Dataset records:
---
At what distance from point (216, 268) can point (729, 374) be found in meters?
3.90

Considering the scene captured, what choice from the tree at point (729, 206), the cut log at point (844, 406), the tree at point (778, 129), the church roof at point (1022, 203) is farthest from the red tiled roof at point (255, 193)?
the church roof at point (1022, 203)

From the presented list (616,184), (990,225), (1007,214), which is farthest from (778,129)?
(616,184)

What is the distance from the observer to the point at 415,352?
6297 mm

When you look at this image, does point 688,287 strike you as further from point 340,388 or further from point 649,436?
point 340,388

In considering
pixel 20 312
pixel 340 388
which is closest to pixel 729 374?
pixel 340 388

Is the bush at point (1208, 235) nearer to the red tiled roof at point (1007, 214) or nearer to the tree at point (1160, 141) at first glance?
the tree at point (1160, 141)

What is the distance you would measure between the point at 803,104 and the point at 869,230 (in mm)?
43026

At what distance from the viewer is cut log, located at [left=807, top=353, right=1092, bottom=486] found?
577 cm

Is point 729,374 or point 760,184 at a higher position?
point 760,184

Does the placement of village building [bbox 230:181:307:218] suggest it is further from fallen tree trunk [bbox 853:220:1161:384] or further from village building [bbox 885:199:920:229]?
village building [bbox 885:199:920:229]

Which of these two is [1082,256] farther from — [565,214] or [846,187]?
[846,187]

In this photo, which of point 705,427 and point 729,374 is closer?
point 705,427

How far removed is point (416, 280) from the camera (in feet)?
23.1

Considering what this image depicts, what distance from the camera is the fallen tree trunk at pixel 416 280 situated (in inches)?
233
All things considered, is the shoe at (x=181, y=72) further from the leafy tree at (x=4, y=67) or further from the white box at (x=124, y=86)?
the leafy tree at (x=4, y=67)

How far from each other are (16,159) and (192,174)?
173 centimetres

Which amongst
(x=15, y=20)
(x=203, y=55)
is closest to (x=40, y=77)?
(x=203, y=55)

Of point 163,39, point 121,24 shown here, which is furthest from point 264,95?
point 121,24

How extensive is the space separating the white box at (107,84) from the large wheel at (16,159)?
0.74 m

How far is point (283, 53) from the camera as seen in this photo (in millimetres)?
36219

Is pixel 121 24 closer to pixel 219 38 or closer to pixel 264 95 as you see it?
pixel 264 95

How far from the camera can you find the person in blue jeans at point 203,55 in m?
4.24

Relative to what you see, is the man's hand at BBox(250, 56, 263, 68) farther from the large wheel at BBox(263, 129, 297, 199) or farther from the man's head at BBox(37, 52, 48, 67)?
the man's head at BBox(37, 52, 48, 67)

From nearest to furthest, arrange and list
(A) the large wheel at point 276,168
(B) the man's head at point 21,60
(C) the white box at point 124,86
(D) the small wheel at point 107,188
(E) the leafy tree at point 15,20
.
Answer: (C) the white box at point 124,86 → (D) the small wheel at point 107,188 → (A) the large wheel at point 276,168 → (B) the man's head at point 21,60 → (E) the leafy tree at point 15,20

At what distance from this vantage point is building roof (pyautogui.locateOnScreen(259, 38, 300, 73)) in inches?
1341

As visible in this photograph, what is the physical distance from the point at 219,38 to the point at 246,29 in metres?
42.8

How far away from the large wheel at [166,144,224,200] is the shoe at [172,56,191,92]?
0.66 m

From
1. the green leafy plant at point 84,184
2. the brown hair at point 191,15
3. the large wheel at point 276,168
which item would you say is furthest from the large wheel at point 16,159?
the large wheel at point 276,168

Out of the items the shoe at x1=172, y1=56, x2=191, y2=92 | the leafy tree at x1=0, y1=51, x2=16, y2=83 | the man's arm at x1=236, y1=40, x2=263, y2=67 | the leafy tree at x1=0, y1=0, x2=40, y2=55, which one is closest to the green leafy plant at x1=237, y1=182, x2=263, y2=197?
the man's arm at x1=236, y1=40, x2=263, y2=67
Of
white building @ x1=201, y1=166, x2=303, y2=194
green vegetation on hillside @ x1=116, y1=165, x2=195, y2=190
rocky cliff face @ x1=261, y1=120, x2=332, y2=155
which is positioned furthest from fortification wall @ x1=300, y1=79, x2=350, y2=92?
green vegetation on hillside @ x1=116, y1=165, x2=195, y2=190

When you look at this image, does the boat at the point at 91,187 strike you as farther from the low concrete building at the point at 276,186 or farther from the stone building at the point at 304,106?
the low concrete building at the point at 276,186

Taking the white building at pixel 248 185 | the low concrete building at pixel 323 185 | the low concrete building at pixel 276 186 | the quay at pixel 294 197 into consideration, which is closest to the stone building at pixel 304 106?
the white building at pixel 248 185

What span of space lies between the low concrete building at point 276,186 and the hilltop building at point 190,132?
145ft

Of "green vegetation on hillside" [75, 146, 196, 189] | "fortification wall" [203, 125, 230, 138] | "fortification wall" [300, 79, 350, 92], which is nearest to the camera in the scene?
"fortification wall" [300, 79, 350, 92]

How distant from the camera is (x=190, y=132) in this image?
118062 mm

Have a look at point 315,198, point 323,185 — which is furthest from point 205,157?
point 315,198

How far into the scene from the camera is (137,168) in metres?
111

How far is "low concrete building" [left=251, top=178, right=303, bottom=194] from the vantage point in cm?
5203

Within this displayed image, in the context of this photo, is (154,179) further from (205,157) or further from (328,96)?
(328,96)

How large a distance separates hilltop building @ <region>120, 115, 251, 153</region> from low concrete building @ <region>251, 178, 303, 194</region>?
---
Required task: Write out each line of the data above again, exactly as given.

Solution to this exercise:
At what distance from point (216, 268) can point (729, 374) be found in meters?
3.90

Considering the scene captured, what choice from the tree at point (729, 206), the cut log at point (844, 406), the tree at point (778, 129), the church roof at point (1022, 203) is farthest from the red tiled roof at point (255, 193)?
the church roof at point (1022, 203)

From the presented list (616,184), (990,225), (1007,214), which is farthest from (778,129)?
(616,184)

What is the distance from the observer to the point at 415,352?
6297 mm

When you look at this image, does point 688,287 strike you as further from point 340,388 or further from point 649,436?
point 340,388

In considering
pixel 20 312
pixel 340 388
which is closest to pixel 729 374?
pixel 340 388

Is the bush at point (1208, 235) nearer to the red tiled roof at point (1007, 214) or nearer to the tree at point (1160, 141) at first glance?
the tree at point (1160, 141)

What is the distance you would measure between the point at 803,104 and the point at 869,230 (in mm)?
43026

At what distance from the viewer is cut log, located at [left=807, top=353, right=1092, bottom=486] found?
577 cm

Is point 729,374 or point 760,184 at a higher position?
point 760,184

Does the placement of village building [bbox 230:181:307:218] suggest it is further from fallen tree trunk [bbox 853:220:1161:384] or further from village building [bbox 885:199:920:229]?
village building [bbox 885:199:920:229]

Which of these two is [1082,256] farther from — [565,214] or [846,187]?
[846,187]

In this photo, which of point 705,427 and point 729,374 is closer?
point 705,427

How far removed is point (416, 280) from the camera (in feet)?
23.1

Considering what this image depicts, what distance from the camera is the fallen tree trunk at pixel 416 280 situated (in inches)?
233
All things considered, is the shoe at (x=181, y=72) further from the leafy tree at (x=4, y=67) or further from the white box at (x=124, y=86)?
the leafy tree at (x=4, y=67)

How far from each other are (16,159) and (192,174)?
173 centimetres

Which amongst
(x=15, y=20)
(x=203, y=55)
is closest to (x=40, y=77)?
(x=203, y=55)

Of point 163,39, point 121,24 shown here, which is furthest from point 264,95?
point 121,24

How extensive is the space separating the white box at (107,84) from the large wheel at (16,159)?
0.74 m

How far is point (283, 53) from the camera as seen in this photo (in millimetres)?
36219

Is pixel 121 24 closer to pixel 219 38 or closer to pixel 264 95 as you see it?
pixel 264 95

How far from the camera can you find the person in blue jeans at point 203,55 in m?
4.24

Relative to what you see, is the man's hand at BBox(250, 56, 263, 68) farther from the large wheel at BBox(263, 129, 297, 199) or farther from the man's head at BBox(37, 52, 48, 67)?
the man's head at BBox(37, 52, 48, 67)

From nearest to furthest, arrange and list
(A) the large wheel at point 276,168
(B) the man's head at point 21,60
(C) the white box at point 124,86
(D) the small wheel at point 107,188
(E) the leafy tree at point 15,20
.
Answer: (C) the white box at point 124,86 → (D) the small wheel at point 107,188 → (A) the large wheel at point 276,168 → (B) the man's head at point 21,60 → (E) the leafy tree at point 15,20

At what distance from this vantage point is building roof (pyautogui.locateOnScreen(259, 38, 300, 73)) in inches?
1341

As visible in this photograph, what is the physical distance from the point at 219,38 to the point at 246,29 in metres?
42.8

How far away from the large wheel at [166,144,224,200] is the shoe at [172,56,191,92]?
0.66 m

From
1. the green leafy plant at point 84,184
2. the brown hair at point 191,15
3. the large wheel at point 276,168
which item would you say is furthest from the large wheel at point 16,159?
the large wheel at point 276,168

Out of the items the shoe at x1=172, y1=56, x2=191, y2=92 | the leafy tree at x1=0, y1=51, x2=16, y2=83 | the man's arm at x1=236, y1=40, x2=263, y2=67 | the leafy tree at x1=0, y1=0, x2=40, y2=55, which one is closest to the green leafy plant at x1=237, y1=182, x2=263, y2=197?
the man's arm at x1=236, y1=40, x2=263, y2=67
Of
white building @ x1=201, y1=166, x2=303, y2=194
green vegetation on hillside @ x1=116, y1=165, x2=195, y2=190
rocky cliff face @ x1=261, y1=120, x2=332, y2=155
which is positioned furthest from fortification wall @ x1=300, y1=79, x2=350, y2=92?
green vegetation on hillside @ x1=116, y1=165, x2=195, y2=190

When you look at this image, does the boat at the point at 91,187 strike you as farther from the low concrete building at the point at 276,186 or farther from the stone building at the point at 304,106?
the low concrete building at the point at 276,186

Taking the white building at pixel 248 185 | the low concrete building at pixel 323 185 | the low concrete building at pixel 276 186 | the quay at pixel 294 197 into consideration, which is closest to the stone building at pixel 304 106?
the white building at pixel 248 185

What span of space lies between the low concrete building at point 276,186 and the hilltop building at point 190,132?
145ft

Of "green vegetation on hillside" [75, 146, 196, 189] | "fortification wall" [203, 125, 230, 138] | "fortification wall" [300, 79, 350, 92], which is nearest to the camera in the scene?
"fortification wall" [300, 79, 350, 92]

How distant from the camera is (x=190, y=132) in this image?
118062 mm

Have a look at point 315,198, point 323,185 — which is furthest from point 205,157?
point 315,198

How far into the scene from the camera is (137,168) in metres?
111

How far is "low concrete building" [left=251, top=178, right=303, bottom=194] from the vantage point in cm?
5203

Within this displayed image, in the context of this photo, is (154,179) further from (205,157) or further from (328,96)?
(328,96)

How large a distance separates hilltop building @ <region>120, 115, 251, 153</region> from low concrete building @ <region>251, 178, 303, 194</region>?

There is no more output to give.